Hot towels, underwear, winter clothes. So soon. How long does it take to become…

—…a carrier. Not long. Less than two hours twenty-three minutes. The virons reproduce at a staggering rate. You are biologically capable of attempting this mission. Spiritually capable?

Yes. No. Maybe. An old Mathembe gesture. Spiritually capable? Who of us may claim spiritual capability? Every step is the step of faith.

Let us go.

The southern boy fingered his new, pink scar, fingered and fingered and fingered it as he waited in the room with the ugly-pretty woman and Mathembe. The pretty-ugly woman touched the boy, Yasda, and Mathembe also, to share the joke.

—If you tear those staples, you will bleed to death before you even get to these Free Staters.

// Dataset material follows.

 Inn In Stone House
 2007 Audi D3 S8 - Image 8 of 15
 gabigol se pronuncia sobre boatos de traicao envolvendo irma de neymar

It made Mathembe laugh. The out-moiety brother came in in a gust of cold to announce that the bykes were ready for those that needed them. Yasda stood up and almost sat down immediately. Nerves.

—Courage. The woman Chemde goosed him on the ass. And they were gone and Mathembe was alone in the cold room. She listened to the noise of the engines until the wind swallowed them up. One to the Confessor, one to the Proclaimer. And one other.

Courage. The way of reconciliation was the way of courage. Courage not to accept the world as given to you. Courage to give up your preconceptions, to admit that they were not so sacred after all. Courage to allow yourself to be changed. Courage to change others. What had Faradje said? They know they will change the world, eventually: one soul at a time.

One soul at a time. Out there Chemde and Yasda would be making their own particular converts. They would be surprised, those commanders, shocked even, military people were habitually conservative, by the suddenness of the mouth kiss. They might react violently, they might mistake it for an attack, an assassination attempt. They might kill the ones who were trying to bring them together. This has always been the danger of the peacemaker. If even one failed to become infected, tragedy would ensue. It should have been easier for her. She had known the body she would be infecting with peace all its life. It was that it had grown so far different that made it frightening.

Courage. One soul at a time. Life by life we will end this millennium of ignorance and hatred, one soul at a time we shall bring peace to the broken land. It starts with one life, and one life starts with one step.

She got up, opened the door opposite the one through which Chemde and Yasda had gone out. She stepped out. The Warriors of Destiny stood up, raised their weapons. Hradu came forward. The snow flurried around the House of Listening. One step after another, Mathembe walked out across the snow with unsealed lips to the place where her brother was waiting.